Document passage:
"""

PEG
1 Introduction
2 Syntax Reference
2.1 define-peg
2.2 peg
3 Examples
3.1 Example 1
3.2 Example 2
3.3 Example 3
4 PEG Syntax
4.1 PEG Syntax Reference
7.0

PEG

This library implements a PEG parser generator.

1 Introduction

PEG can be thought of as an advance over regex. It can match more languages (for example balanced brackets) and can be paired with semantic actions to produce structured results from a parse.

The PEG language is implemented as a system of macros that compiles parser descriptions (rules) into scheme code. It is also provided with a custom syntax via "#lang peg".

The generated code parses text by interacting with the "PEG VM", which is a set of registers holding the input text, input position, control stack for backtracking and error reporting notes.

2 Syntax Reference

2.1 define-peg

syntax

(define-peg name rule)

 
<rule> = (epsilon) ; always succeeds
  | (char c) ; matches the character c
  | (any-char) ; matches any character
  | (range c1 c2) ; match any char between c1 and c2
  | (string str) ; matches string str
  | (and <rule> ...) ; sequence
  | (or <rule> ...) ; prioritized choice
  | (* <rule> ...) ; zero or more
  | (+ <rule> ...) ; one or more
  | (? <rule> ...) ; zero or one
  | (call name)
  | (capture name <rule>)
  | (! <rule> ...) ; negative lookahead
  | (& <rule>) ; positive lookahead
  | (drop <rule> ...) ; discard the semantic result on matching
Defines a new scheme function named peg-rule:name by compiling the peg rule into scheme code that interacts with the PEG VM.

syntax

(define-peg name rule action)

Same as above, but also performs a semantic action to produce its result. Semantic actions are regular scheme expressions, they can refer to variables named by a capture.

We also provide shorthands for some common semantic actions:

syntax

(define-peg/drop name rule)

= (define-peg rule-name (drop rule))

makes the parser produce no result.

syntax

(define-peg/bake name rule)

= (define-peg rule-name (name res rule) res)

transforms the peg-result into a scheme object.

"""

Dataset content:

"""

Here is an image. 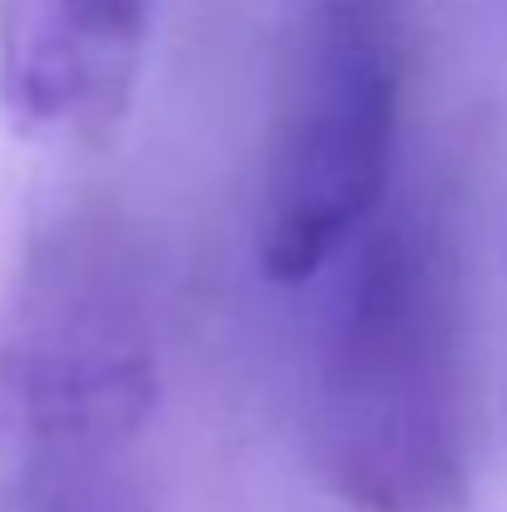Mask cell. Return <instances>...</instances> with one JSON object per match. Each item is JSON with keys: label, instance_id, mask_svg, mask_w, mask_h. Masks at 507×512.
I'll list each match as a JSON object with an SVG mask.
<instances>
[{"label": "cell", "instance_id": "6da1fadb", "mask_svg": "<svg viewBox=\"0 0 507 512\" xmlns=\"http://www.w3.org/2000/svg\"><path fill=\"white\" fill-rule=\"evenodd\" d=\"M314 284L304 438L319 478L358 512H463V284L438 209L393 189Z\"/></svg>", "mask_w": 507, "mask_h": 512}, {"label": "cell", "instance_id": "7a4b0ae2", "mask_svg": "<svg viewBox=\"0 0 507 512\" xmlns=\"http://www.w3.org/2000/svg\"><path fill=\"white\" fill-rule=\"evenodd\" d=\"M140 244L110 219L50 229L0 314V443L15 458H125L160 398Z\"/></svg>", "mask_w": 507, "mask_h": 512}, {"label": "cell", "instance_id": "277c9868", "mask_svg": "<svg viewBox=\"0 0 507 512\" xmlns=\"http://www.w3.org/2000/svg\"><path fill=\"white\" fill-rule=\"evenodd\" d=\"M155 35V0H0V105L25 135L120 130Z\"/></svg>", "mask_w": 507, "mask_h": 512}, {"label": "cell", "instance_id": "5b68a950", "mask_svg": "<svg viewBox=\"0 0 507 512\" xmlns=\"http://www.w3.org/2000/svg\"><path fill=\"white\" fill-rule=\"evenodd\" d=\"M0 512H150L125 458H15Z\"/></svg>", "mask_w": 507, "mask_h": 512}, {"label": "cell", "instance_id": "3957f363", "mask_svg": "<svg viewBox=\"0 0 507 512\" xmlns=\"http://www.w3.org/2000/svg\"><path fill=\"white\" fill-rule=\"evenodd\" d=\"M403 80L408 0H294L254 229L274 284H314L393 194Z\"/></svg>", "mask_w": 507, "mask_h": 512}]
</instances>
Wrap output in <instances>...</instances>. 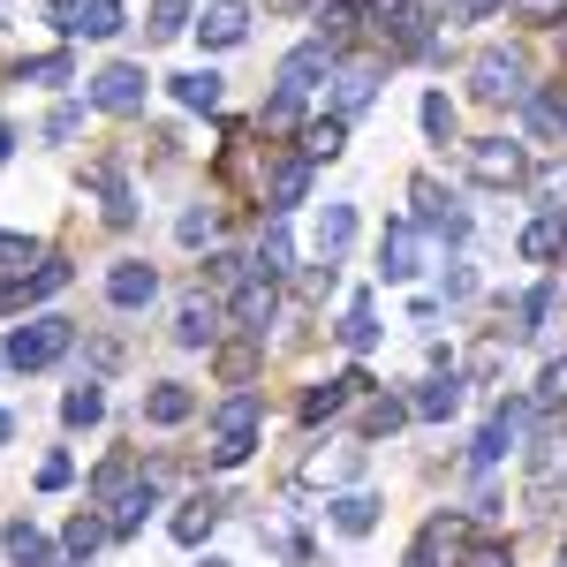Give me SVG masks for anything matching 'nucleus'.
Instances as JSON below:
<instances>
[{
    "label": "nucleus",
    "mask_w": 567,
    "mask_h": 567,
    "mask_svg": "<svg viewBox=\"0 0 567 567\" xmlns=\"http://www.w3.org/2000/svg\"><path fill=\"white\" fill-rule=\"evenodd\" d=\"M310 477H333V484L363 477V446H333V454H318V462H310Z\"/></svg>",
    "instance_id": "27"
},
{
    "label": "nucleus",
    "mask_w": 567,
    "mask_h": 567,
    "mask_svg": "<svg viewBox=\"0 0 567 567\" xmlns=\"http://www.w3.org/2000/svg\"><path fill=\"white\" fill-rule=\"evenodd\" d=\"M0 439H8V409H0Z\"/></svg>",
    "instance_id": "49"
},
{
    "label": "nucleus",
    "mask_w": 567,
    "mask_h": 567,
    "mask_svg": "<svg viewBox=\"0 0 567 567\" xmlns=\"http://www.w3.org/2000/svg\"><path fill=\"white\" fill-rule=\"evenodd\" d=\"M31 258H39V243H31V235H0V265H16V272H23Z\"/></svg>",
    "instance_id": "39"
},
{
    "label": "nucleus",
    "mask_w": 567,
    "mask_h": 567,
    "mask_svg": "<svg viewBox=\"0 0 567 567\" xmlns=\"http://www.w3.org/2000/svg\"><path fill=\"white\" fill-rule=\"evenodd\" d=\"M349 31H355V8H349V0L318 8V39H326V45H333V39H349Z\"/></svg>",
    "instance_id": "33"
},
{
    "label": "nucleus",
    "mask_w": 567,
    "mask_h": 567,
    "mask_svg": "<svg viewBox=\"0 0 567 567\" xmlns=\"http://www.w3.org/2000/svg\"><path fill=\"white\" fill-rule=\"evenodd\" d=\"M333 76V45L326 39H310V45H296L288 61H280V99H310V91Z\"/></svg>",
    "instance_id": "5"
},
{
    "label": "nucleus",
    "mask_w": 567,
    "mask_h": 567,
    "mask_svg": "<svg viewBox=\"0 0 567 567\" xmlns=\"http://www.w3.org/2000/svg\"><path fill=\"white\" fill-rule=\"evenodd\" d=\"M8 560H16V567H53V545H45V529L16 523V529H8Z\"/></svg>",
    "instance_id": "21"
},
{
    "label": "nucleus",
    "mask_w": 567,
    "mask_h": 567,
    "mask_svg": "<svg viewBox=\"0 0 567 567\" xmlns=\"http://www.w3.org/2000/svg\"><path fill=\"white\" fill-rule=\"evenodd\" d=\"M470 567H507V553H477V560H470Z\"/></svg>",
    "instance_id": "47"
},
{
    "label": "nucleus",
    "mask_w": 567,
    "mask_h": 567,
    "mask_svg": "<svg viewBox=\"0 0 567 567\" xmlns=\"http://www.w3.org/2000/svg\"><path fill=\"white\" fill-rule=\"evenodd\" d=\"M371 91H379V69H371V61L333 69V114H341V122H355V114L371 106Z\"/></svg>",
    "instance_id": "10"
},
{
    "label": "nucleus",
    "mask_w": 567,
    "mask_h": 567,
    "mask_svg": "<svg viewBox=\"0 0 567 567\" xmlns=\"http://www.w3.org/2000/svg\"><path fill=\"white\" fill-rule=\"evenodd\" d=\"M499 0H454V16H492Z\"/></svg>",
    "instance_id": "46"
},
{
    "label": "nucleus",
    "mask_w": 567,
    "mask_h": 567,
    "mask_svg": "<svg viewBox=\"0 0 567 567\" xmlns=\"http://www.w3.org/2000/svg\"><path fill=\"white\" fill-rule=\"evenodd\" d=\"M144 515H152V484H136V492H122V499H114V537H130Z\"/></svg>",
    "instance_id": "31"
},
{
    "label": "nucleus",
    "mask_w": 567,
    "mask_h": 567,
    "mask_svg": "<svg viewBox=\"0 0 567 567\" xmlns=\"http://www.w3.org/2000/svg\"><path fill=\"white\" fill-rule=\"evenodd\" d=\"M523 416H529V401H507V409H499V416H492V424L477 432V446H470V462H477V470H492V462H499V454L515 446V432H523Z\"/></svg>",
    "instance_id": "7"
},
{
    "label": "nucleus",
    "mask_w": 567,
    "mask_h": 567,
    "mask_svg": "<svg viewBox=\"0 0 567 567\" xmlns=\"http://www.w3.org/2000/svg\"><path fill=\"white\" fill-rule=\"evenodd\" d=\"M560 243H567V219H537V227L523 235V258L545 265V258H560Z\"/></svg>",
    "instance_id": "28"
},
{
    "label": "nucleus",
    "mask_w": 567,
    "mask_h": 567,
    "mask_svg": "<svg viewBox=\"0 0 567 567\" xmlns=\"http://www.w3.org/2000/svg\"><path fill=\"white\" fill-rule=\"evenodd\" d=\"M470 76H477V99H492V106H499V99H529L523 61H515V53H477V69H470Z\"/></svg>",
    "instance_id": "6"
},
{
    "label": "nucleus",
    "mask_w": 567,
    "mask_h": 567,
    "mask_svg": "<svg viewBox=\"0 0 567 567\" xmlns=\"http://www.w3.org/2000/svg\"><path fill=\"white\" fill-rule=\"evenodd\" d=\"M99 409H106V393H99V379H84V386H69V401H61V416H69V424H99Z\"/></svg>",
    "instance_id": "29"
},
{
    "label": "nucleus",
    "mask_w": 567,
    "mask_h": 567,
    "mask_svg": "<svg viewBox=\"0 0 567 567\" xmlns=\"http://www.w3.org/2000/svg\"><path fill=\"white\" fill-rule=\"evenodd\" d=\"M523 175H529L523 144H507V136H477V144H470V182H484V189H515Z\"/></svg>",
    "instance_id": "2"
},
{
    "label": "nucleus",
    "mask_w": 567,
    "mask_h": 567,
    "mask_svg": "<svg viewBox=\"0 0 567 567\" xmlns=\"http://www.w3.org/2000/svg\"><path fill=\"white\" fill-rule=\"evenodd\" d=\"M310 189V159H288L280 175H272V213H288V205H303Z\"/></svg>",
    "instance_id": "26"
},
{
    "label": "nucleus",
    "mask_w": 567,
    "mask_h": 567,
    "mask_svg": "<svg viewBox=\"0 0 567 567\" xmlns=\"http://www.w3.org/2000/svg\"><path fill=\"white\" fill-rule=\"evenodd\" d=\"M371 523H379V499H371V492H341V499H333V529H341V537H371Z\"/></svg>",
    "instance_id": "15"
},
{
    "label": "nucleus",
    "mask_w": 567,
    "mask_h": 567,
    "mask_svg": "<svg viewBox=\"0 0 567 567\" xmlns=\"http://www.w3.org/2000/svg\"><path fill=\"white\" fill-rule=\"evenodd\" d=\"M106 296H114V310H144L159 296V272H152V265H114V272H106Z\"/></svg>",
    "instance_id": "11"
},
{
    "label": "nucleus",
    "mask_w": 567,
    "mask_h": 567,
    "mask_svg": "<svg viewBox=\"0 0 567 567\" xmlns=\"http://www.w3.org/2000/svg\"><path fill=\"white\" fill-rule=\"evenodd\" d=\"M197 567H227V560H197Z\"/></svg>",
    "instance_id": "50"
},
{
    "label": "nucleus",
    "mask_w": 567,
    "mask_h": 567,
    "mask_svg": "<svg viewBox=\"0 0 567 567\" xmlns=\"http://www.w3.org/2000/svg\"><path fill=\"white\" fill-rule=\"evenodd\" d=\"M560 567H567V545H560Z\"/></svg>",
    "instance_id": "51"
},
{
    "label": "nucleus",
    "mask_w": 567,
    "mask_h": 567,
    "mask_svg": "<svg viewBox=\"0 0 567 567\" xmlns=\"http://www.w3.org/2000/svg\"><path fill=\"white\" fill-rule=\"evenodd\" d=\"M219 371H227V379H250V371H258V349H227V355H219Z\"/></svg>",
    "instance_id": "41"
},
{
    "label": "nucleus",
    "mask_w": 567,
    "mask_h": 567,
    "mask_svg": "<svg viewBox=\"0 0 567 567\" xmlns=\"http://www.w3.org/2000/svg\"><path fill=\"white\" fill-rule=\"evenodd\" d=\"M175 235H182V243H205V235H213V213H182Z\"/></svg>",
    "instance_id": "42"
},
{
    "label": "nucleus",
    "mask_w": 567,
    "mask_h": 567,
    "mask_svg": "<svg viewBox=\"0 0 567 567\" xmlns=\"http://www.w3.org/2000/svg\"><path fill=\"white\" fill-rule=\"evenodd\" d=\"M122 31V0H76V39H114Z\"/></svg>",
    "instance_id": "20"
},
{
    "label": "nucleus",
    "mask_w": 567,
    "mask_h": 567,
    "mask_svg": "<svg viewBox=\"0 0 567 567\" xmlns=\"http://www.w3.org/2000/svg\"><path fill=\"white\" fill-rule=\"evenodd\" d=\"M69 477H76V462H69V454H45V462H39V484H45V492H61Z\"/></svg>",
    "instance_id": "40"
},
{
    "label": "nucleus",
    "mask_w": 567,
    "mask_h": 567,
    "mask_svg": "<svg viewBox=\"0 0 567 567\" xmlns=\"http://www.w3.org/2000/svg\"><path fill=\"white\" fill-rule=\"evenodd\" d=\"M341 341H349L355 355L379 349V318H371V296H355V303H349V318H341Z\"/></svg>",
    "instance_id": "24"
},
{
    "label": "nucleus",
    "mask_w": 567,
    "mask_h": 567,
    "mask_svg": "<svg viewBox=\"0 0 567 567\" xmlns=\"http://www.w3.org/2000/svg\"><path fill=\"white\" fill-rule=\"evenodd\" d=\"M341 144H349V122H341V114H333V122H310L303 130V159L318 167V159H333Z\"/></svg>",
    "instance_id": "23"
},
{
    "label": "nucleus",
    "mask_w": 567,
    "mask_h": 567,
    "mask_svg": "<svg viewBox=\"0 0 567 567\" xmlns=\"http://www.w3.org/2000/svg\"><path fill=\"white\" fill-rule=\"evenodd\" d=\"M23 288H31V296H61V288H69V265H61V258H45L39 272L23 280Z\"/></svg>",
    "instance_id": "35"
},
{
    "label": "nucleus",
    "mask_w": 567,
    "mask_h": 567,
    "mask_svg": "<svg viewBox=\"0 0 567 567\" xmlns=\"http://www.w3.org/2000/svg\"><path fill=\"white\" fill-rule=\"evenodd\" d=\"M76 130H84V106H53V114H45V136H53V144H69Z\"/></svg>",
    "instance_id": "36"
},
{
    "label": "nucleus",
    "mask_w": 567,
    "mask_h": 567,
    "mask_svg": "<svg viewBox=\"0 0 567 567\" xmlns=\"http://www.w3.org/2000/svg\"><path fill=\"white\" fill-rule=\"evenodd\" d=\"M288 265H296V243H288V227L272 219V227L258 235V265H250V272H258V280H272V272H288Z\"/></svg>",
    "instance_id": "19"
},
{
    "label": "nucleus",
    "mask_w": 567,
    "mask_h": 567,
    "mask_svg": "<svg viewBox=\"0 0 567 567\" xmlns=\"http://www.w3.org/2000/svg\"><path fill=\"white\" fill-rule=\"evenodd\" d=\"M401 416H409V401H371V409H363V432H393Z\"/></svg>",
    "instance_id": "37"
},
{
    "label": "nucleus",
    "mask_w": 567,
    "mask_h": 567,
    "mask_svg": "<svg viewBox=\"0 0 567 567\" xmlns=\"http://www.w3.org/2000/svg\"><path fill=\"white\" fill-rule=\"evenodd\" d=\"M462 409V386L454 379H432V386H416V401H409V416H424V424H446Z\"/></svg>",
    "instance_id": "16"
},
{
    "label": "nucleus",
    "mask_w": 567,
    "mask_h": 567,
    "mask_svg": "<svg viewBox=\"0 0 567 567\" xmlns=\"http://www.w3.org/2000/svg\"><path fill=\"white\" fill-rule=\"evenodd\" d=\"M213 318H219L213 303H182V318H175V341H182V349H213V341H219V326H213Z\"/></svg>",
    "instance_id": "18"
},
{
    "label": "nucleus",
    "mask_w": 567,
    "mask_h": 567,
    "mask_svg": "<svg viewBox=\"0 0 567 567\" xmlns=\"http://www.w3.org/2000/svg\"><path fill=\"white\" fill-rule=\"evenodd\" d=\"M537 197H545V213H553V219H567V175H560V167L537 175Z\"/></svg>",
    "instance_id": "38"
},
{
    "label": "nucleus",
    "mask_w": 567,
    "mask_h": 567,
    "mask_svg": "<svg viewBox=\"0 0 567 567\" xmlns=\"http://www.w3.org/2000/svg\"><path fill=\"white\" fill-rule=\"evenodd\" d=\"M189 409H197L189 386H152L144 393V416H152V424H189Z\"/></svg>",
    "instance_id": "17"
},
{
    "label": "nucleus",
    "mask_w": 567,
    "mask_h": 567,
    "mask_svg": "<svg viewBox=\"0 0 567 567\" xmlns=\"http://www.w3.org/2000/svg\"><path fill=\"white\" fill-rule=\"evenodd\" d=\"M106 537H114V523H99V515H76V523H69V537H61V553H69V560H84V553H99Z\"/></svg>",
    "instance_id": "25"
},
{
    "label": "nucleus",
    "mask_w": 567,
    "mask_h": 567,
    "mask_svg": "<svg viewBox=\"0 0 567 567\" xmlns=\"http://www.w3.org/2000/svg\"><path fill=\"white\" fill-rule=\"evenodd\" d=\"M197 39L213 45H243L250 39V8H243V0H213V8H205V16H197Z\"/></svg>",
    "instance_id": "8"
},
{
    "label": "nucleus",
    "mask_w": 567,
    "mask_h": 567,
    "mask_svg": "<svg viewBox=\"0 0 567 567\" xmlns=\"http://www.w3.org/2000/svg\"><path fill=\"white\" fill-rule=\"evenodd\" d=\"M424 136H432V144L454 136V99H446V91H424Z\"/></svg>",
    "instance_id": "32"
},
{
    "label": "nucleus",
    "mask_w": 567,
    "mask_h": 567,
    "mask_svg": "<svg viewBox=\"0 0 567 567\" xmlns=\"http://www.w3.org/2000/svg\"><path fill=\"white\" fill-rule=\"evenodd\" d=\"M349 243H355V213H349V205H326V213H318V258L333 265Z\"/></svg>",
    "instance_id": "14"
},
{
    "label": "nucleus",
    "mask_w": 567,
    "mask_h": 567,
    "mask_svg": "<svg viewBox=\"0 0 567 567\" xmlns=\"http://www.w3.org/2000/svg\"><path fill=\"white\" fill-rule=\"evenodd\" d=\"M560 8H567V0H523V16H529V23H553Z\"/></svg>",
    "instance_id": "44"
},
{
    "label": "nucleus",
    "mask_w": 567,
    "mask_h": 567,
    "mask_svg": "<svg viewBox=\"0 0 567 567\" xmlns=\"http://www.w3.org/2000/svg\"><path fill=\"white\" fill-rule=\"evenodd\" d=\"M272 280H250V288H243V296H235V326H243V333H250V341H265V326H272Z\"/></svg>",
    "instance_id": "12"
},
{
    "label": "nucleus",
    "mask_w": 567,
    "mask_h": 567,
    "mask_svg": "<svg viewBox=\"0 0 567 567\" xmlns=\"http://www.w3.org/2000/svg\"><path fill=\"white\" fill-rule=\"evenodd\" d=\"M560 136H567V122H560Z\"/></svg>",
    "instance_id": "52"
},
{
    "label": "nucleus",
    "mask_w": 567,
    "mask_h": 567,
    "mask_svg": "<svg viewBox=\"0 0 567 567\" xmlns=\"http://www.w3.org/2000/svg\"><path fill=\"white\" fill-rule=\"evenodd\" d=\"M250 446H258V393H235V401L219 409L213 462H219V470H235V462H250Z\"/></svg>",
    "instance_id": "1"
},
{
    "label": "nucleus",
    "mask_w": 567,
    "mask_h": 567,
    "mask_svg": "<svg viewBox=\"0 0 567 567\" xmlns=\"http://www.w3.org/2000/svg\"><path fill=\"white\" fill-rule=\"evenodd\" d=\"M31 303V288H23V280H0V310H23Z\"/></svg>",
    "instance_id": "45"
},
{
    "label": "nucleus",
    "mask_w": 567,
    "mask_h": 567,
    "mask_svg": "<svg viewBox=\"0 0 567 567\" xmlns=\"http://www.w3.org/2000/svg\"><path fill=\"white\" fill-rule=\"evenodd\" d=\"M8 152H16V136H8V122H0V159H8Z\"/></svg>",
    "instance_id": "48"
},
{
    "label": "nucleus",
    "mask_w": 567,
    "mask_h": 567,
    "mask_svg": "<svg viewBox=\"0 0 567 567\" xmlns=\"http://www.w3.org/2000/svg\"><path fill=\"white\" fill-rule=\"evenodd\" d=\"M91 99L106 106V114H136L144 106V69H130V61H114L99 84H91Z\"/></svg>",
    "instance_id": "9"
},
{
    "label": "nucleus",
    "mask_w": 567,
    "mask_h": 567,
    "mask_svg": "<svg viewBox=\"0 0 567 567\" xmlns=\"http://www.w3.org/2000/svg\"><path fill=\"white\" fill-rule=\"evenodd\" d=\"M213 529H219V499H205V492H197V499H182V515H175V545H205Z\"/></svg>",
    "instance_id": "13"
},
{
    "label": "nucleus",
    "mask_w": 567,
    "mask_h": 567,
    "mask_svg": "<svg viewBox=\"0 0 567 567\" xmlns=\"http://www.w3.org/2000/svg\"><path fill=\"white\" fill-rule=\"evenodd\" d=\"M175 99L189 106V114H213L219 106V76L213 69H189V76H175Z\"/></svg>",
    "instance_id": "22"
},
{
    "label": "nucleus",
    "mask_w": 567,
    "mask_h": 567,
    "mask_svg": "<svg viewBox=\"0 0 567 567\" xmlns=\"http://www.w3.org/2000/svg\"><path fill=\"white\" fill-rule=\"evenodd\" d=\"M560 393H567V355L553 363V371H545V386H537V401H560Z\"/></svg>",
    "instance_id": "43"
},
{
    "label": "nucleus",
    "mask_w": 567,
    "mask_h": 567,
    "mask_svg": "<svg viewBox=\"0 0 567 567\" xmlns=\"http://www.w3.org/2000/svg\"><path fill=\"white\" fill-rule=\"evenodd\" d=\"M416 265H424V227L393 219L386 235H379V280H416Z\"/></svg>",
    "instance_id": "4"
},
{
    "label": "nucleus",
    "mask_w": 567,
    "mask_h": 567,
    "mask_svg": "<svg viewBox=\"0 0 567 567\" xmlns=\"http://www.w3.org/2000/svg\"><path fill=\"white\" fill-rule=\"evenodd\" d=\"M23 76L31 84H69L76 69H69V53H39V61H23Z\"/></svg>",
    "instance_id": "34"
},
{
    "label": "nucleus",
    "mask_w": 567,
    "mask_h": 567,
    "mask_svg": "<svg viewBox=\"0 0 567 567\" xmlns=\"http://www.w3.org/2000/svg\"><path fill=\"white\" fill-rule=\"evenodd\" d=\"M197 16H189V0H152V39H182Z\"/></svg>",
    "instance_id": "30"
},
{
    "label": "nucleus",
    "mask_w": 567,
    "mask_h": 567,
    "mask_svg": "<svg viewBox=\"0 0 567 567\" xmlns=\"http://www.w3.org/2000/svg\"><path fill=\"white\" fill-rule=\"evenodd\" d=\"M61 349H69V318H31V326L8 341V363H16V371H45Z\"/></svg>",
    "instance_id": "3"
}]
</instances>
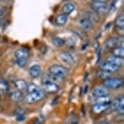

"""

Goals:
[1] Rewrite the PEG library documentation starting at the words "PEG can be thought" and stopping after "(define-peg name rule)", with "regex" changed to "regular expressions".
[2] Write the next part of the PEG library documentation, picking up after its last line.
The records have no connection to the PEG library documentation.

Exercise answers:
[1]
PEG can be thought of as an advance over regular expressions. It can match more languages (for example balanced brackets) and can be paired with semantic actions to produce structured results from a parse.

The PEG language is implemented as a system of macros that compiles parser descriptions (rules) into scheme code. It is also provided with a custom syntax via "#lang peg".

The generated code parses text by interacting with the "PEG VM", which is a set of registers holding the input text, input position, control stack for backtracking and error reporting notes.

2 Syntax Reference

2.1 define-peg

syntax

(define-peg name rule)

[2]
syntax

(define-peg/tag name rule)

= (define-peg rule-name (name res exp) `(rule-name . ,res))

tags the result with the peg rule name. Useful for parsers that create an AST.

2.2 peg

syntax

(peg rule input-text)

Run a PEG parser. Attempt to parse the input-text string using the given rule. This is sets up the PEG VM registers into an initial state and then calls into the parser for rule.

3 Examples

3.1 Example 1

For a simple example, lets try splitting a sentence into words. We can describe a word as one or more of non-space characters, optionally followed by a space:

> (require peg)
> (define *sentence* "the quick brown fox jumps over the lazy dog")
> (define-peg non-space
    (and (! #\space) (any-char)))
> (define-peg/bake word
    (and (+ non-space)
         (drop (? #\space))))
> (peg word *sentence*)
"the"
> (peg (+ word) *sentence*)
'("the" "quick" "brown" "fox" "jumps" "over" "the" "lazy" "dog")

3.2 Example 2

Here is a simple calculator example that demonstrates semantic actions and recursive rules.

(define-peg number (name res (+ (range #\0 #\9)))
  (string->number res))
(define-peg sum
  (and (name v1 prod) (? (and #\+ (name v2 sum))))
  (if v2 (+ v1 v2) v1))
(define-peg prod
  (and (name v1 number) (? (and #\* (name v2 prod))))
  (if v2 (* v1 v2) v1))

this grammar(without semantic actions) is equivalenty to :

#lang peg
number <-- res:[0-9]+ ;
sum <-- v1:prod ('+' v2:sum)? ;
prod <-- v1:number ('*' v2:prod)? ;

Usage:

> (peg sum "2+3*4")
14
> (peg sum "2*3+4")
10
> (peg sum "7*2+3*4")
26

3.3 Example 3

Here is an example of parsing balanced paranthesis. It demonstrates a common idiom of using _ for skipping whitespace, and using "define-peg/bake" to produce a list rather than a sequence from a *.

(define-peg/drop _ (* (or #\space #\newline)))
 
(define-peg symbol
  (and (name res (+ (and (! #\( #\) #\space #\newline) (any-char)))) _)
  (string->symbol res))
 
(define-peg/bake sexp
  (or symbol
      (and (drop #\() (* sexp) (drop #\) _))))

Usage:

> (peg sexp "(foob (ar baz)quux)")
'(foob (ar baz) quux)
> (peg sexp "((())(()(())))")
'((()) (() (())))
> (peg sexp "(lambda (x) (list x (list (quote quote) x)))")
'(lambda (x) (list x (list 'quote x)))

4 PEG Syntax

This package also provides a "#lang peg" alternative, to allow you to make parsers in a more standard PEG syntax.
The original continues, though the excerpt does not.